Print the records word for word, starting at the beginning of the records and ending at the line that contains "4. the point at 237,338", with both of those lines included.

+-------+

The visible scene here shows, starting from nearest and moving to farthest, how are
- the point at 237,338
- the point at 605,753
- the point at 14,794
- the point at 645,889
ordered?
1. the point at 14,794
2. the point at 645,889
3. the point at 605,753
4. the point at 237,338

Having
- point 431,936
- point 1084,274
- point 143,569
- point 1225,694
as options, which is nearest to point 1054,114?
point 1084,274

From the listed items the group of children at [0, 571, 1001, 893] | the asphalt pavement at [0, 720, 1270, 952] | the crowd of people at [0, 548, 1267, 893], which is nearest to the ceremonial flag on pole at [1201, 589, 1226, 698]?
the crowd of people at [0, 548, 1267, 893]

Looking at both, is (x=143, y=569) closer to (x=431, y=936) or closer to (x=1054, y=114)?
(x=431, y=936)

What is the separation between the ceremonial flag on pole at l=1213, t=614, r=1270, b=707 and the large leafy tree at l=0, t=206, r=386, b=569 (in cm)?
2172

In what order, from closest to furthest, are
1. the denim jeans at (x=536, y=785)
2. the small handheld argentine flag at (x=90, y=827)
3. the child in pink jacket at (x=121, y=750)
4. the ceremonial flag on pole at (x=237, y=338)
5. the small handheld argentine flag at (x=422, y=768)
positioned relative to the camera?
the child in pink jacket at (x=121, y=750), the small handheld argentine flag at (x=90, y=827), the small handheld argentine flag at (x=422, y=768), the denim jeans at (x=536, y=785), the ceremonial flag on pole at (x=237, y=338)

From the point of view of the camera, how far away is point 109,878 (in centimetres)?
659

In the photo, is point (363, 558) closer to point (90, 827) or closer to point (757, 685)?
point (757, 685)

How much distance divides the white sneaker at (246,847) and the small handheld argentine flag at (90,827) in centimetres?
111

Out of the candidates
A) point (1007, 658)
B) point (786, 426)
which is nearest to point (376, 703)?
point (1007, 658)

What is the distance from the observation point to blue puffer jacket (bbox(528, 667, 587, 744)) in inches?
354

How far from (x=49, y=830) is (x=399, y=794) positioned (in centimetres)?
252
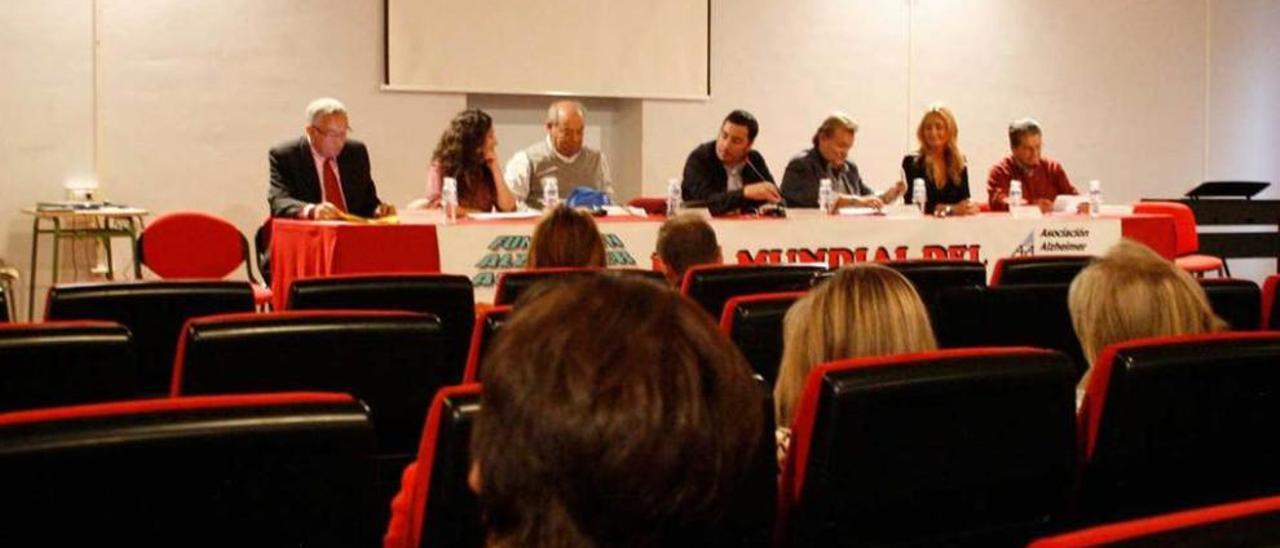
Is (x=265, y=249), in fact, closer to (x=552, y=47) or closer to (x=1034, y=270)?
(x=552, y=47)

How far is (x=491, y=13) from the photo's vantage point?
7.88 meters

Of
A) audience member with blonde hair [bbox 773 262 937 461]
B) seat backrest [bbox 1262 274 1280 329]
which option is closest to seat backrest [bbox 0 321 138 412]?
audience member with blonde hair [bbox 773 262 937 461]

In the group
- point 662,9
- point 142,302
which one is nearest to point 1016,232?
point 662,9

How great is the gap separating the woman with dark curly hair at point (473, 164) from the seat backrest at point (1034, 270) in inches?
104

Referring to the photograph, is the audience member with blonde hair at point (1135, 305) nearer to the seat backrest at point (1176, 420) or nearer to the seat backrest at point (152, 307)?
the seat backrest at point (1176, 420)

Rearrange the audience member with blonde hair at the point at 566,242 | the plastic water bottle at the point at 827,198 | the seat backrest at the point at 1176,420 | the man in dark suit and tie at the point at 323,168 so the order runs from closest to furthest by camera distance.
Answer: the seat backrest at the point at 1176,420, the audience member with blonde hair at the point at 566,242, the man in dark suit and tie at the point at 323,168, the plastic water bottle at the point at 827,198

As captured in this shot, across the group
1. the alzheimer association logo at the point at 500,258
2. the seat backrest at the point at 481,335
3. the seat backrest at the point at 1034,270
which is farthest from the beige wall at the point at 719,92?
the seat backrest at the point at 481,335

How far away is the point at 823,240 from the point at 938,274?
1.83 metres

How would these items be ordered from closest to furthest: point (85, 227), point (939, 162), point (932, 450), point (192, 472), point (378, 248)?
point (192, 472)
point (932, 450)
point (378, 248)
point (939, 162)
point (85, 227)

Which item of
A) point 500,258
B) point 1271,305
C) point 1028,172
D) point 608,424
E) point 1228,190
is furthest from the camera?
point 1228,190

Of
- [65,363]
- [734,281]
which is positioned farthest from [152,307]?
[734,281]

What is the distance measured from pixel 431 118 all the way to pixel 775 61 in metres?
2.44

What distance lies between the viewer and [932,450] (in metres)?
1.69

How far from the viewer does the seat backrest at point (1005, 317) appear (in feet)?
10.4
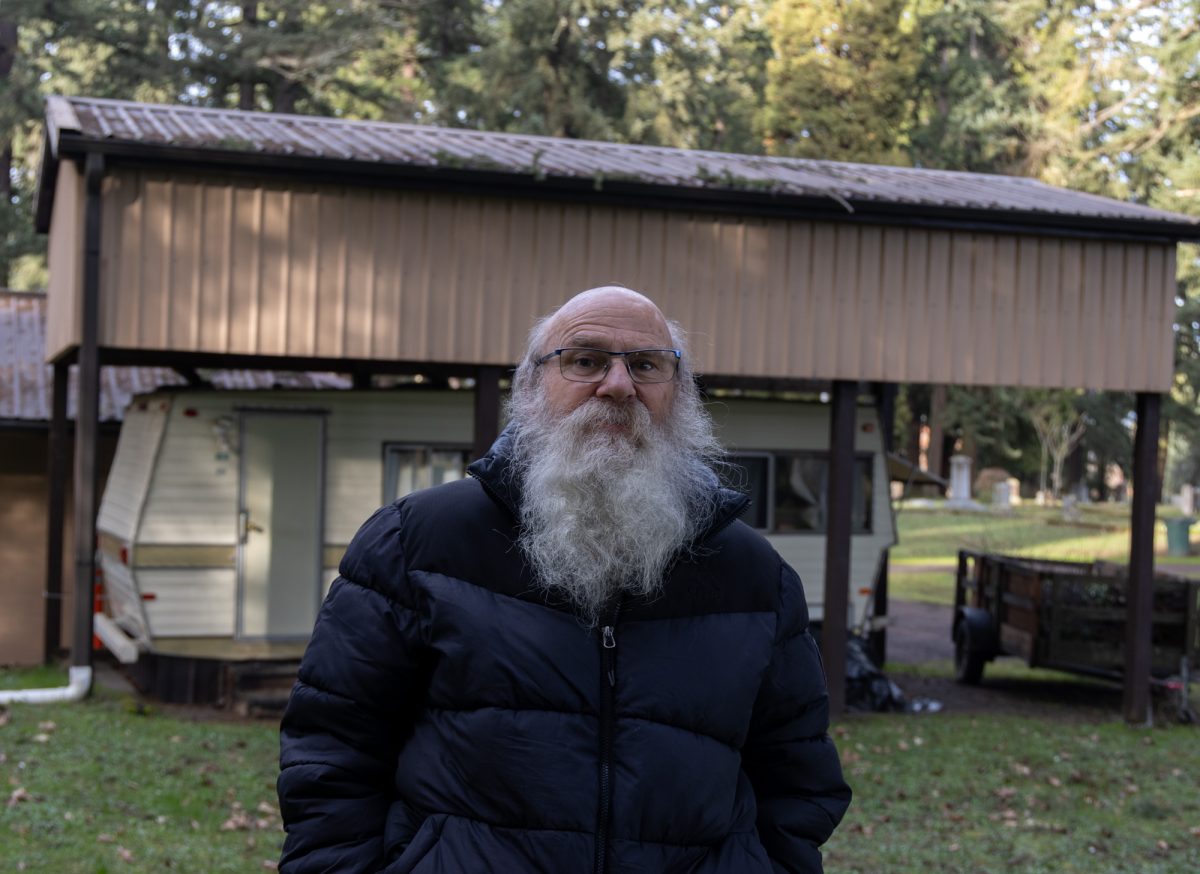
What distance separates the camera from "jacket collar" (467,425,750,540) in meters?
2.63

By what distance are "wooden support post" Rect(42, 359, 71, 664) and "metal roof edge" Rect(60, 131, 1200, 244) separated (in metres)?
3.97

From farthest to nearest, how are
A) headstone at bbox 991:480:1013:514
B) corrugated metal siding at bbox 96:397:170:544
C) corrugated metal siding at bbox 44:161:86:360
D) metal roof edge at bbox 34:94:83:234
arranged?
headstone at bbox 991:480:1013:514 < corrugated metal siding at bbox 96:397:170:544 < corrugated metal siding at bbox 44:161:86:360 < metal roof edge at bbox 34:94:83:234

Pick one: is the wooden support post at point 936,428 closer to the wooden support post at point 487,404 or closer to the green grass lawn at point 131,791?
the wooden support post at point 487,404

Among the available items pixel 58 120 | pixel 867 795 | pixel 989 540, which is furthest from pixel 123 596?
pixel 989 540

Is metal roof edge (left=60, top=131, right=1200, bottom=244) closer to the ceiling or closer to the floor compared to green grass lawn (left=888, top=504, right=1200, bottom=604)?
closer to the ceiling

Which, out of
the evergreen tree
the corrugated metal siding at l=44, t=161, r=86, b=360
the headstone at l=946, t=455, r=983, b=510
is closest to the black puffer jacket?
A: the corrugated metal siding at l=44, t=161, r=86, b=360

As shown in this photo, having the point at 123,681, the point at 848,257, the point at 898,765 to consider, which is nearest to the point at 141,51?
the point at 123,681

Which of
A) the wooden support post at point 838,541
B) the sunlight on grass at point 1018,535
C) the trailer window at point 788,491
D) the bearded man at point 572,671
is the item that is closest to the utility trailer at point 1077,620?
the trailer window at point 788,491

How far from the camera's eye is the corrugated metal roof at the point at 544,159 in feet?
33.0

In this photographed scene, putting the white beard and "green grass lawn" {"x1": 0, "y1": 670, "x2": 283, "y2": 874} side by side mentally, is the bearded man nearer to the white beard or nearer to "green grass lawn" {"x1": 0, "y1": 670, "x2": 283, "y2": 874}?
the white beard

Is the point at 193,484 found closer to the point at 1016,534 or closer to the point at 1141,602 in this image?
the point at 1141,602

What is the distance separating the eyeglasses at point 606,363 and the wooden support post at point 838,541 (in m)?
8.80

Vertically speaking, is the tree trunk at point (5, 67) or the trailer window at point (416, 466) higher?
the tree trunk at point (5, 67)

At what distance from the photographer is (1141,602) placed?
1171cm
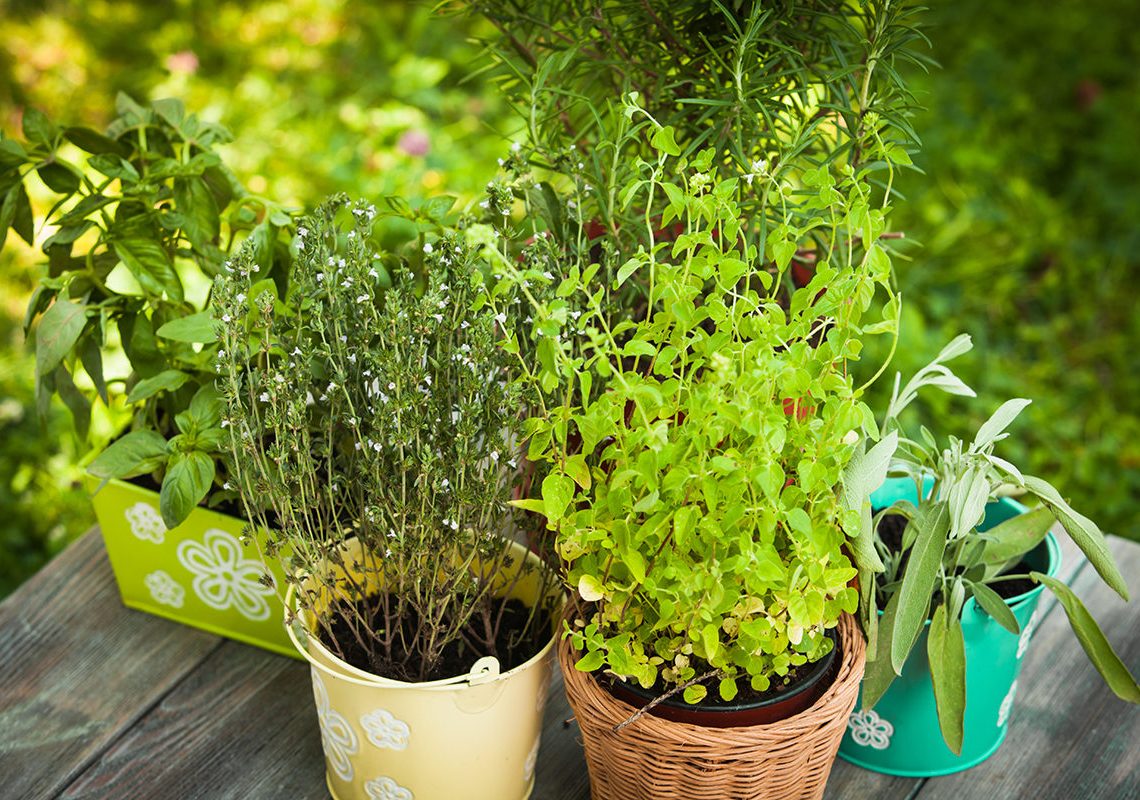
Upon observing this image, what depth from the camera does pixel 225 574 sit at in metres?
1.19

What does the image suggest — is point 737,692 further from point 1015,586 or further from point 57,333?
point 57,333

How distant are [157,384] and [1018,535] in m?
0.84

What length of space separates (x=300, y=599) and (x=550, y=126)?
552mm

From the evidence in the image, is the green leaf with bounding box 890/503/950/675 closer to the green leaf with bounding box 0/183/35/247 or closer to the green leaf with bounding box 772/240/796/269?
the green leaf with bounding box 772/240/796/269

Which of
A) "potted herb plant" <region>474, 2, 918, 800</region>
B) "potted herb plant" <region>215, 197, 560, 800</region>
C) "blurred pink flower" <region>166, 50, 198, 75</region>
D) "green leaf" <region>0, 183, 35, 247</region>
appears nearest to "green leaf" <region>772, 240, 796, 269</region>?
"potted herb plant" <region>474, 2, 918, 800</region>

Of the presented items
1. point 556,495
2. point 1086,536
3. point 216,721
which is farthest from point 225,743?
point 1086,536

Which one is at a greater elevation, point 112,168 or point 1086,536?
point 112,168

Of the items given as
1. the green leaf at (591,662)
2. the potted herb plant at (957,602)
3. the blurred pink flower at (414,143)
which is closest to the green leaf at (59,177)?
the green leaf at (591,662)

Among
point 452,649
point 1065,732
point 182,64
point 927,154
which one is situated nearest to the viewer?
point 452,649

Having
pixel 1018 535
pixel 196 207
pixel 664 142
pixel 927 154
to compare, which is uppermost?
Answer: pixel 664 142

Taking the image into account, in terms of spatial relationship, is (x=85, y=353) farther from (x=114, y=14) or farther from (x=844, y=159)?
(x=114, y=14)

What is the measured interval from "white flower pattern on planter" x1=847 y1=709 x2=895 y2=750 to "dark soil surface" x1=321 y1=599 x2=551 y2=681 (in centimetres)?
31

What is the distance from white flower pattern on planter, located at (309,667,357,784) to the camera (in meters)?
1.00

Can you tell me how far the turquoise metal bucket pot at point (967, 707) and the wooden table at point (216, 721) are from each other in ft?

+-------+

**SOLUTION TO THE EXERCISE**
The visible scene here shows, starting from nearest and moving to farthest, how are
- the point at 237,338
- the point at 605,753
- the point at 14,794
- the point at 645,889
ordered?
1. the point at 14,794
2. the point at 645,889
3. the point at 605,753
4. the point at 237,338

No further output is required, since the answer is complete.